[Objective] Everything from the line holding "How far is the" through the last line below must be repeated exactly, and nothing else.

[Entries on spatial positioning]
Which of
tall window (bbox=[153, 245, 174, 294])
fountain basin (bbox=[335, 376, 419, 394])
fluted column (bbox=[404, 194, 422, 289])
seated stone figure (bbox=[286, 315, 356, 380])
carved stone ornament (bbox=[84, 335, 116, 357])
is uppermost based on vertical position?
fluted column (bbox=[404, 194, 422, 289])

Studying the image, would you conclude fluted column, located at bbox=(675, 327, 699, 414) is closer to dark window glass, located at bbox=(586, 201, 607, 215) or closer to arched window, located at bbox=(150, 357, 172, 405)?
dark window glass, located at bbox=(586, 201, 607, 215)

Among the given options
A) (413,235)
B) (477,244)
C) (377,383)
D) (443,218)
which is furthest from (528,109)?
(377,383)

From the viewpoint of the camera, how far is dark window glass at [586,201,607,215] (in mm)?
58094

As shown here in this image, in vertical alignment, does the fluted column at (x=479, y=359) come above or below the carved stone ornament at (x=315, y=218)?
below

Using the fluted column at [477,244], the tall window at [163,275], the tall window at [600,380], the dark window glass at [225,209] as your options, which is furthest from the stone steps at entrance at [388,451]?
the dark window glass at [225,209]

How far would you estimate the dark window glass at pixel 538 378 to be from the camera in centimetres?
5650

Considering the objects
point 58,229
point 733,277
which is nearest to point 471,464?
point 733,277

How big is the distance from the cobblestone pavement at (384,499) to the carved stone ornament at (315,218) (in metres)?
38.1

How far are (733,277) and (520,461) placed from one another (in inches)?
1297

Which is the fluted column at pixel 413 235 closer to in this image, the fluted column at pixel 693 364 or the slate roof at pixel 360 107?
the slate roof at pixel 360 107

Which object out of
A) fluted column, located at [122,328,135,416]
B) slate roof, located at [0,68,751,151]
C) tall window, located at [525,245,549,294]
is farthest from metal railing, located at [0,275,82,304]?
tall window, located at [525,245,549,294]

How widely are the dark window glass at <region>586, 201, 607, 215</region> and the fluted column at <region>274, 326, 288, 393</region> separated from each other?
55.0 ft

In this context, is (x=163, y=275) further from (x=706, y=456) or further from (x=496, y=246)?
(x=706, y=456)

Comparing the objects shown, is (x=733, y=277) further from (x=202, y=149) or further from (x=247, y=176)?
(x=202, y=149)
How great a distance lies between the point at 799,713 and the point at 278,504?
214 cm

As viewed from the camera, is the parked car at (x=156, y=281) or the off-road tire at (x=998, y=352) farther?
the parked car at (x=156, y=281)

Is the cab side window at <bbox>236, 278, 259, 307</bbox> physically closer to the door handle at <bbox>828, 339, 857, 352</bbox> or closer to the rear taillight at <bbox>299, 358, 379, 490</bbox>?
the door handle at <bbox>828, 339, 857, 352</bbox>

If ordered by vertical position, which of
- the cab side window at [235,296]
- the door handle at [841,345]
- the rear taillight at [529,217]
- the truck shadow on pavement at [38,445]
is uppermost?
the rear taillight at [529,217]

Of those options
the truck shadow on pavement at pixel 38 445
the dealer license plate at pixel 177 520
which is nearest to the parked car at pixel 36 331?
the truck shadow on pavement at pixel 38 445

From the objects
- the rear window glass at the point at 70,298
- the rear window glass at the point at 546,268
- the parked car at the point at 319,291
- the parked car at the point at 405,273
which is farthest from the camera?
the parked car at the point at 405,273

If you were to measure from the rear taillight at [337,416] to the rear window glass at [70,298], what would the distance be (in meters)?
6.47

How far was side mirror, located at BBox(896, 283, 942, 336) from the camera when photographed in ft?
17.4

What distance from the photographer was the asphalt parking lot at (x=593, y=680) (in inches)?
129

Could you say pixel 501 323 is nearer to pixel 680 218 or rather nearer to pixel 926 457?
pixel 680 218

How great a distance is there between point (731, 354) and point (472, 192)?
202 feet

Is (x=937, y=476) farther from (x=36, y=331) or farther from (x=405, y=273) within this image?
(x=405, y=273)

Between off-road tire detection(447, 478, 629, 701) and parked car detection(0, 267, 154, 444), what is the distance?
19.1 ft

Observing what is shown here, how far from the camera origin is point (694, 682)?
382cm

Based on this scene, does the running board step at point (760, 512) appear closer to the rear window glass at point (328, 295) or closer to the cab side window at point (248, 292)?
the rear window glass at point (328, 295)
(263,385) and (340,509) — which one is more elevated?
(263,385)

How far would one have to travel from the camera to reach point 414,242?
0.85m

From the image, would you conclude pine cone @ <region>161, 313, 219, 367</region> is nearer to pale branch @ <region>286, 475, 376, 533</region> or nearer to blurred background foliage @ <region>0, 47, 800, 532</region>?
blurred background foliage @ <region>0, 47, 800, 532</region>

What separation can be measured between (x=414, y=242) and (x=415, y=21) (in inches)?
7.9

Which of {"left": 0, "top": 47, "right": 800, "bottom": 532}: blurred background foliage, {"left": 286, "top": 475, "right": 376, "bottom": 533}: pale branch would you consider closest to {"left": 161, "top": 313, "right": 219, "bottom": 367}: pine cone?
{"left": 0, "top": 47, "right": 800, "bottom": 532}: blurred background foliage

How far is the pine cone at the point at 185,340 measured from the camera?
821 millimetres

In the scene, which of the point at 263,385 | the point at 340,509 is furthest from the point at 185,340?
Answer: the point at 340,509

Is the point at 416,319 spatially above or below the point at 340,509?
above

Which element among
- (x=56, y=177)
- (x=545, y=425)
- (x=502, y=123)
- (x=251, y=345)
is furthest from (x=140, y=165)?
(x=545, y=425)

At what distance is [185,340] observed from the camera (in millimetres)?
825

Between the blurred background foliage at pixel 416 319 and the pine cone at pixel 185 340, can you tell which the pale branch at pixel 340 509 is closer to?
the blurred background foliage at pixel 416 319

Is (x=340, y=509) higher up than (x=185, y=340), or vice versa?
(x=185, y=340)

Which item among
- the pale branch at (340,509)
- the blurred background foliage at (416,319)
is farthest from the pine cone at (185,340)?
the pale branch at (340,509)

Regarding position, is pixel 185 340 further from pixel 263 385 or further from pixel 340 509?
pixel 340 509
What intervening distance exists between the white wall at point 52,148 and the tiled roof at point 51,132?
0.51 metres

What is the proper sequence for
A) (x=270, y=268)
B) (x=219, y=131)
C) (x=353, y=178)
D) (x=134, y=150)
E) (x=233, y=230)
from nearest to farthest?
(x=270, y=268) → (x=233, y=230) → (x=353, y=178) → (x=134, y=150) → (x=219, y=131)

[Answer below]
How far is the pine cone at the point at 185,340 measured from the camera?
821 millimetres

In the scene, which of the point at 263,385 | the point at 340,509 is furthest from the point at 185,340?
Answer: the point at 340,509

Is the point at 416,319 spatially above or below the point at 340,509?
above

Which element among
- (x=56, y=177)
- (x=545, y=425)
- (x=502, y=123)
- (x=251, y=345)
is furthest from (x=140, y=165)?
(x=545, y=425)

At what distance is [185,340] observed from the camera (in millimetres)?
825

Between the blurred background foliage at pixel 416 319 and the pine cone at pixel 185 340, can you tell which the pale branch at pixel 340 509 is closer to?
the blurred background foliage at pixel 416 319

Is (x=340, y=509) higher up than (x=185, y=340), or vice versa?
(x=185, y=340)

Which item among
- the pale branch at (340,509)
- the blurred background foliage at (416,319)
is farthest from the pine cone at (185,340)?
the pale branch at (340,509)

Regarding position, is pixel 185 340 further from pixel 263 385 or further from pixel 340 509?
pixel 340 509
What intervening distance exists between the white wall at point 52,148 and the tiled roof at point 51,132?
0.51 metres

What is the proper sequence for
A) (x=270, y=268)
B) (x=219, y=131)
C) (x=353, y=178)
D) (x=134, y=150)
E) (x=233, y=230)
from nearest to farthest?
(x=270, y=268) → (x=233, y=230) → (x=353, y=178) → (x=134, y=150) → (x=219, y=131)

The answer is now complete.